Robert Ford nunca ocultó el papel que había desempeñado. De hecho, luego de cobrar la recompensa por el asesinato y de haber sido perdonada la condena que lo hubiera hecho morir en la horca (ambos regalos pactados de antemano con el gobernador Thomas Crittenden), el fiable Bob se ganó la vida posando para fotografías como el hombre que había matado a Jesse James. Años después podía vérselo recreando en los escenarios improvisados de los teatros de madera del viejo oeste, haciendo de él mismo, la escena gloriosa en que Jesse James suspiraba por última vez, encaramado en la silla, sacudiendo el polvo de un cuadro en la pared de la cocinita de Saint Joseph, cuya placidez no podía ser reconstruida en ningún escenario de ningún teatro. La madre de Jesse James escribió su epitafio: "En memoria de mi querido hijo, asesinado por un traidor y cobarde cuyo nombre no merece aparecer aquí".

En mayo de 1892, Bob Ford abrió una casa de cambio en Creede, Colorado. Seis días después, el 5 de junio, todo el distrito comercial fue devorado por las llamas de un incendio monumental. Su casa de cambio quedó destruida. Improvisó entonces una taberna hasta que la fortuna le sonriera de nuevo.

A Robert Ford no le resultaba fácil acomodar las lonas precarias que guarecían de la intemperie y la desgracia a su taberna de maderos quemados. Habían pasado tres días desde el incendio y todavía tenía problemas para disponer en orden los licores sobre unos estantes que aún echaban humo y estaban tibios. Estaba en eso cuando escuchó que alguien a sus espaldas dijo "Hola, Bob". Era Ed O'Kelley. Pero Bob nunca supo quién lo llamaba, porque en cuanto se dio vuelta, el joven Ed le disparó una lluvia de perdigones al cuello.

Entonces Ed O'Kelley se hizo famoso como el hombre que mató al hombre que había matado a Jesse James.

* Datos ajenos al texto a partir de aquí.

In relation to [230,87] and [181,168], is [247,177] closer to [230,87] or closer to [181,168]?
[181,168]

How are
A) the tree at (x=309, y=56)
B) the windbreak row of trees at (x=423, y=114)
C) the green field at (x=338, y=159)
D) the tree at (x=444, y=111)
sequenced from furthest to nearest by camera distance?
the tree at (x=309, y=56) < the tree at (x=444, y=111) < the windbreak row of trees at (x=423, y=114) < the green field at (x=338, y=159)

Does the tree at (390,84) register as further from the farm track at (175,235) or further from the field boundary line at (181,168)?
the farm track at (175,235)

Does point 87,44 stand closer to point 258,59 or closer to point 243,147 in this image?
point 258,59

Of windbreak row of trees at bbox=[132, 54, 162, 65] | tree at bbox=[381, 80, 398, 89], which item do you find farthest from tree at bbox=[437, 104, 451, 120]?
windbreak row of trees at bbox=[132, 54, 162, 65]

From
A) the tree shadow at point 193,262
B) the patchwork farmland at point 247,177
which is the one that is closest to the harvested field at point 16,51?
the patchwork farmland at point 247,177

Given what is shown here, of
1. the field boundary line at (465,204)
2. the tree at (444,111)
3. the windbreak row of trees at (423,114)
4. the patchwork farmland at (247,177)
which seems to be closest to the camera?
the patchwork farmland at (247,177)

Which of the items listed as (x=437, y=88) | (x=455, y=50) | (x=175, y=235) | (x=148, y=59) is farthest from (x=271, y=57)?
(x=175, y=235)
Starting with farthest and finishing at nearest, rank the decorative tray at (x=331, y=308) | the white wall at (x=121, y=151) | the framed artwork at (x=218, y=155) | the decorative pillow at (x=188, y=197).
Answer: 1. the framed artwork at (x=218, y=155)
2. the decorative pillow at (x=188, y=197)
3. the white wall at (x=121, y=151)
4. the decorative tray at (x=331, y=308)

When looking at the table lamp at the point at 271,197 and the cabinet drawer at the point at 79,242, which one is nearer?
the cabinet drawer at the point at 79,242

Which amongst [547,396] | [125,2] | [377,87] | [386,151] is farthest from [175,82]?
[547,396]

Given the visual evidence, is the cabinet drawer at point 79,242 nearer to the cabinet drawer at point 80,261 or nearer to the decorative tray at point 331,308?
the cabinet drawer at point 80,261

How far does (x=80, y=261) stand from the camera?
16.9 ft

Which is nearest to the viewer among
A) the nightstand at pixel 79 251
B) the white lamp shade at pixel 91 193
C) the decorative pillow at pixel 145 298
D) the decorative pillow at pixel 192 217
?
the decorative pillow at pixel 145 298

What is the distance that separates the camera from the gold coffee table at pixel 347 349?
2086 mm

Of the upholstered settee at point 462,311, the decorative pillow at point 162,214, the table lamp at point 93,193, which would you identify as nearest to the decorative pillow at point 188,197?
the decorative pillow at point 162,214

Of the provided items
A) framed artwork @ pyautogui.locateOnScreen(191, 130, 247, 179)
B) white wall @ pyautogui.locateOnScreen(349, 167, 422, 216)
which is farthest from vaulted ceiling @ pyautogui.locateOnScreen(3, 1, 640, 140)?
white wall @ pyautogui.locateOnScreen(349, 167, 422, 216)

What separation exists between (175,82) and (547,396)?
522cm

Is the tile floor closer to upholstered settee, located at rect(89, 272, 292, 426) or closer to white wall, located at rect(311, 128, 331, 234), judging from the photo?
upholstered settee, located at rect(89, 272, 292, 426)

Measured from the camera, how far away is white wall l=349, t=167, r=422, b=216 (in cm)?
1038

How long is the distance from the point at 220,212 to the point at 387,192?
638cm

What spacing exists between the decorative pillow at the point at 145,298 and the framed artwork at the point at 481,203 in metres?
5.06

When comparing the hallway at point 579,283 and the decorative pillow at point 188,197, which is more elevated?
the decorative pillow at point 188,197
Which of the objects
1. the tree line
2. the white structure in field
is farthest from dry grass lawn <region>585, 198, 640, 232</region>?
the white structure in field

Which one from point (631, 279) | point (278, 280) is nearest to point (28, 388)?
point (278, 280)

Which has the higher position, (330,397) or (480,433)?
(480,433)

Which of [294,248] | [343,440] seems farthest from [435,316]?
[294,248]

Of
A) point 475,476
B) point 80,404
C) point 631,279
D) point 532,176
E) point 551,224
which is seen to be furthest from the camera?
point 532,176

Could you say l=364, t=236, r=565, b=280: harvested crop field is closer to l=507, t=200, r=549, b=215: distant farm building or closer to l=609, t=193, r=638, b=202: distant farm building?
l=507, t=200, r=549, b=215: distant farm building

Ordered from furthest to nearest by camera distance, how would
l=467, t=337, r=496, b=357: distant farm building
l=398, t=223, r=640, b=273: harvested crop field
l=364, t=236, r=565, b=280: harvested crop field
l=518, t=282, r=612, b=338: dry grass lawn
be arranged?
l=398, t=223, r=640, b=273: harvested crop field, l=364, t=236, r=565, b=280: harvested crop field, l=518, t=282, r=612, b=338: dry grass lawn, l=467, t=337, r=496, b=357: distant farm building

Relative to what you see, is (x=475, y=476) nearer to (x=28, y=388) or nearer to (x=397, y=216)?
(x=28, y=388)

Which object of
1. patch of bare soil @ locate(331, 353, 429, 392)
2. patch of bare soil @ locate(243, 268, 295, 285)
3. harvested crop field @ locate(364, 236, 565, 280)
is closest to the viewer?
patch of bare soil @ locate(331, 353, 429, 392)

Claro que no llegó a disfrutar mucha de esa fama, porque se pasó diez años preso, y para cuando salió, en 1902, debido a unos problemas de salud, ya nadie lo recordaba. Un año más tarde estaba matando el tiempo en un hotel de Oklahoma cuando un policía lo arrestó alegando que tenía la catadura de un tipo sospechoso. La policía lo soltó de inmediato.

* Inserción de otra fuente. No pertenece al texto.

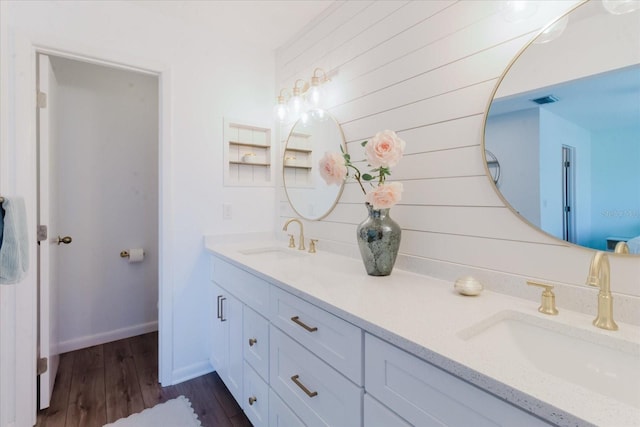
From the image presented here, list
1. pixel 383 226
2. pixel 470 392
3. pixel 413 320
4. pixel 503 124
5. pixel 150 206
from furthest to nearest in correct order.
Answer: pixel 150 206, pixel 383 226, pixel 503 124, pixel 413 320, pixel 470 392

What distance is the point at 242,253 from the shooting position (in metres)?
1.88

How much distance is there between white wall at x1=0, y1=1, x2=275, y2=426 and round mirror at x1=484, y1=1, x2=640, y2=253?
5.73 feet

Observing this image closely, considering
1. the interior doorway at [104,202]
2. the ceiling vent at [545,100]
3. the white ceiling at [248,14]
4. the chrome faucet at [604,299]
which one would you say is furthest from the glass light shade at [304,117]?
the chrome faucet at [604,299]

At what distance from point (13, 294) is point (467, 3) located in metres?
2.49

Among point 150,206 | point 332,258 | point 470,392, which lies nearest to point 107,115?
point 150,206

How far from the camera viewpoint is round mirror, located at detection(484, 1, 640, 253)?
815 millimetres

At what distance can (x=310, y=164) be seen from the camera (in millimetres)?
2094

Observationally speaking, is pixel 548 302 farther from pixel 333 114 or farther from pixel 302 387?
pixel 333 114

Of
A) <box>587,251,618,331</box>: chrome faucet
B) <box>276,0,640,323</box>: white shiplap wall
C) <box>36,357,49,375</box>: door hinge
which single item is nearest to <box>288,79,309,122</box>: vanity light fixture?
<box>276,0,640,323</box>: white shiplap wall

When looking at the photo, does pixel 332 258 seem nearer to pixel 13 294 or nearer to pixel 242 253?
pixel 242 253

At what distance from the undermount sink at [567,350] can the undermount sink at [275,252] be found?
1203mm

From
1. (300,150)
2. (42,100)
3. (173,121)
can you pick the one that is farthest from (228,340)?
(42,100)

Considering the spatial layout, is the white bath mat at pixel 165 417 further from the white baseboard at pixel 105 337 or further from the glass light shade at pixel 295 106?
the glass light shade at pixel 295 106

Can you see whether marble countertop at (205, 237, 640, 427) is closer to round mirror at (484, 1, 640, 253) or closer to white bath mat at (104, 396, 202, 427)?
round mirror at (484, 1, 640, 253)
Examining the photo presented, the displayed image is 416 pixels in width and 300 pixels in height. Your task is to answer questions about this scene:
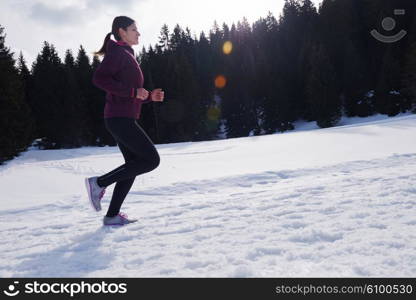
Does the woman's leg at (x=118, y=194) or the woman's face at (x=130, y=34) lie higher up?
the woman's face at (x=130, y=34)

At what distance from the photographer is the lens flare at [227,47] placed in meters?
57.6

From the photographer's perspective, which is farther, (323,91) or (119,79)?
(323,91)

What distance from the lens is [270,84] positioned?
1651 inches

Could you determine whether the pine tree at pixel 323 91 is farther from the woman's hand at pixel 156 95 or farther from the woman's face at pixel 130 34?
the woman's face at pixel 130 34

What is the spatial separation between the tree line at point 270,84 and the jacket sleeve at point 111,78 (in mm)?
29709

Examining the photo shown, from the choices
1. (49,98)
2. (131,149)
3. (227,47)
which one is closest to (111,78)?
(131,149)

La noche del 13 de enero de 1904, Joe Burnett paseaba por la South First Street, frente al edificio McCord & Collins, cuando se cruzó con Ed O'Kelley, a quien saludó cortésmente. El pistolero lo reconoció enseguida como el policía que lo había arrestado un año atrás.
—Venís conmigo —le dijo—. Yo te voy a arrestar a vos, hijo de puta.
Le dio un golpe y desenvainó la pistola. El policía y O'Kelley empezaron a forcejear. El pistolero disparó varias veces.
—Te voy a matar.
El policía pidió ayuda a los gritos. O'Kelley no le acertó un tiro al policía, pero le había quemado la cara con la pólvora de los disparos. Cuando se le acabaron las balas, mordió las orejas del oficial. Le pudo arrancar pedazos de ambas. Un amigo de O'Kelley llegó al lugar y disparó al policía, pero erró el disparo y salió corriendo.
—¡Volvé! —dijo Ed—. Matemos a este tipo.
Un hombre escuchó la trifulca desde un edificio en West Main Street. Cuando se aproximó, Burnett le pidió ayuda.
—¡Soy un oficial de policía —dijo.
El hombre pensó.
—No sé si realmente sea un oficial de policía.
A. G. Paul, un estibador de valijas del tren, acudió desde el depósito cercano después de oír los gritos desesperados de los tres hombres en la confusión de la pelea. Se acercó al rabioso O'Kelley y lo sujetó por un brazo. La mano derecha del oficial Burnett quedó libre. Enseguida tanteó su cinturón, encontró el revólver, y disparó dos tiros al montón revoltoso. Ed O'Kelley murió como un perro en el medio de la calle. Cuando el polvo de la trifulca se asentó, el policía notó lo cerca que había estado de la muerte. Encontró el sobretodo agujereado a la altura de la espalda, sus guantes quemados, y la ropa chamuscada en el momento en que otros policías llegaban al lugar.